(Records for this exercise begins)

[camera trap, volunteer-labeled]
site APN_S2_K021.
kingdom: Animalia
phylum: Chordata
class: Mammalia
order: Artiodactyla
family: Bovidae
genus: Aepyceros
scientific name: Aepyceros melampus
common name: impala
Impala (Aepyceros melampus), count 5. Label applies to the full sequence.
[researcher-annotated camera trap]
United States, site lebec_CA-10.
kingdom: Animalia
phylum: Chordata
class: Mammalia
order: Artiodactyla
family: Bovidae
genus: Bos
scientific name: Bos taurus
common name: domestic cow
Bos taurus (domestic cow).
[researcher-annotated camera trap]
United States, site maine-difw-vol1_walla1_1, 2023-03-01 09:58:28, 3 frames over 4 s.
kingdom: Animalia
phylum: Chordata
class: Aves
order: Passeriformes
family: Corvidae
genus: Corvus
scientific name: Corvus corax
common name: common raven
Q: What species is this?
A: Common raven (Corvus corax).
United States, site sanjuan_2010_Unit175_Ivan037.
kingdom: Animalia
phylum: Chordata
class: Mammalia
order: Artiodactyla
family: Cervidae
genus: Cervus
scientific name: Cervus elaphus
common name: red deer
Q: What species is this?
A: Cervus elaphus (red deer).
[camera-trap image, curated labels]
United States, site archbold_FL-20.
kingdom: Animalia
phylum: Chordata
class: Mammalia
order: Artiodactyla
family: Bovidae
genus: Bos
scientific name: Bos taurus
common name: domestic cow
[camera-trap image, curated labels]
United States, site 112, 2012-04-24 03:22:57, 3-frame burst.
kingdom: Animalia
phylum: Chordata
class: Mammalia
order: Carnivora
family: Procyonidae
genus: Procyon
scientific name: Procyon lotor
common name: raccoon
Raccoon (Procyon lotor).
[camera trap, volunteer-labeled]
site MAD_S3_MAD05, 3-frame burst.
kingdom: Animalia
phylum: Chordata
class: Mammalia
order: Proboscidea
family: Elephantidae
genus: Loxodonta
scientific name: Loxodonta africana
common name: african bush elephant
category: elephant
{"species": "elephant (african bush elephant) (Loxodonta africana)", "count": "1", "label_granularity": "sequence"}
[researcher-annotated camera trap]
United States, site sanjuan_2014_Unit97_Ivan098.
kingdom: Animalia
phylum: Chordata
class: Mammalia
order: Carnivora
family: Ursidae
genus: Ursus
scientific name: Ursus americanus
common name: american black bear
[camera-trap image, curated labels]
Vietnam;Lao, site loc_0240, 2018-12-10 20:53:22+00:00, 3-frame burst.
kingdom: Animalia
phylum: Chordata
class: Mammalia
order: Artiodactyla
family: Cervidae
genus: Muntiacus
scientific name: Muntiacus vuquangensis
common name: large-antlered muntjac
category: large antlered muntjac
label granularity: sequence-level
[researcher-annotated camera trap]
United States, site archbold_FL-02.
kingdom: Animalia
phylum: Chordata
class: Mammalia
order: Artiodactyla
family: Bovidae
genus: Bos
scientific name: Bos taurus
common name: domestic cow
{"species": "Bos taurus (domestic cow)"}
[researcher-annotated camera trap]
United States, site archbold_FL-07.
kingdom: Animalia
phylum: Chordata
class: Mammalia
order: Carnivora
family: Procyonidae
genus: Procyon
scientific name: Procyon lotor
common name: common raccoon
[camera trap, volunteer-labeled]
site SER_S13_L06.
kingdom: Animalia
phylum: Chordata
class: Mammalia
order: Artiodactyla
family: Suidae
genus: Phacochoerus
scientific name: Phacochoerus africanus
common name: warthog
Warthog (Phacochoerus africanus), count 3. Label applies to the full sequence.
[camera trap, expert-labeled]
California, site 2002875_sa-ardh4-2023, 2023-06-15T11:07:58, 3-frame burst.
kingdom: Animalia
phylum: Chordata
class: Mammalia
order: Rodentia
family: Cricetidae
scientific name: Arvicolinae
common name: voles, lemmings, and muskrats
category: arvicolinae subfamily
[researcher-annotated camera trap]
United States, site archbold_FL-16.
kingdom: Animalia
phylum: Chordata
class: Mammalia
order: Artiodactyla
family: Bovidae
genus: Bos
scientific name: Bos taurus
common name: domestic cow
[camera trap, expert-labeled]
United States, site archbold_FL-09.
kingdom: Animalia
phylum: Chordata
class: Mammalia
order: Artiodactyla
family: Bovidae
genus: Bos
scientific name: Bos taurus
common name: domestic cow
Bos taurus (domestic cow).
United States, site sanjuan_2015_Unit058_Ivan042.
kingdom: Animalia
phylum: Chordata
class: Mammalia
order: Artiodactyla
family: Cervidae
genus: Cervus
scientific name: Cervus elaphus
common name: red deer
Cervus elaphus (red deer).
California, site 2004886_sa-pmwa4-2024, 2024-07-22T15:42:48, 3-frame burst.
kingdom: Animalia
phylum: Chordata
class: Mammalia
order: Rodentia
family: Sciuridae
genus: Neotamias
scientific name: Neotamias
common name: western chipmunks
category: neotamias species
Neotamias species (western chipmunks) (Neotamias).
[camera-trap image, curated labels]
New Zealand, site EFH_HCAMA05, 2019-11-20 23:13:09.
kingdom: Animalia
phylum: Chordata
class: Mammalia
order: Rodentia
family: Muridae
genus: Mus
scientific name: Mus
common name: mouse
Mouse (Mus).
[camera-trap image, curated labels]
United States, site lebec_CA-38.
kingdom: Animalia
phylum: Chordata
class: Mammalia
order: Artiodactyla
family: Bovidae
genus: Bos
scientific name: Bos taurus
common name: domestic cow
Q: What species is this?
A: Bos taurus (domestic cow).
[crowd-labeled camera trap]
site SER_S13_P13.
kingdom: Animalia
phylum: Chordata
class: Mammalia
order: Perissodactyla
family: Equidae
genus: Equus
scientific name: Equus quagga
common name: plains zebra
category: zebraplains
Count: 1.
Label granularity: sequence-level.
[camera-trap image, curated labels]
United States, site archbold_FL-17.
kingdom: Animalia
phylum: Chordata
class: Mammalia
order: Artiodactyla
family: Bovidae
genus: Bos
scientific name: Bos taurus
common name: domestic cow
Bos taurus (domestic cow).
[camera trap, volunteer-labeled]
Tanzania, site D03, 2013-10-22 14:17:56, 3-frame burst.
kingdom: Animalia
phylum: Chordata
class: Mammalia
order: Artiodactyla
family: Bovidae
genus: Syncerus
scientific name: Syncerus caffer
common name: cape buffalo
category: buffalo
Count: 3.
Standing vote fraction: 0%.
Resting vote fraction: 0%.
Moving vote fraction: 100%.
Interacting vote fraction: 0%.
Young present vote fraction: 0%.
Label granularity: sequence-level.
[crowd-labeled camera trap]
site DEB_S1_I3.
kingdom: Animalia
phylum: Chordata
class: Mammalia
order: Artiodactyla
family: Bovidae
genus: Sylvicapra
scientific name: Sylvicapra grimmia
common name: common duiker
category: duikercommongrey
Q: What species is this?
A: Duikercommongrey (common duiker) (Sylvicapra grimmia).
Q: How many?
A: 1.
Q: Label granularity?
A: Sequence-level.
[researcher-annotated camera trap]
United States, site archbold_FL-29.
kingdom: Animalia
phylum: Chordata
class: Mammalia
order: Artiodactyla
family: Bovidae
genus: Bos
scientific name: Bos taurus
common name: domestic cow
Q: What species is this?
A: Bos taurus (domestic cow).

(Records for this exercise ends)

» What this task involves:
Check each line of the data above for the string "Loxodonta", and copy the ones that have it.

» Answer below:
genus: Loxodonta
scientific name: Loxodonta africana
{"species": "elephant (african bush elephant) (Loxodonta africana)", "count": "1", "label_granularity": "sequence"}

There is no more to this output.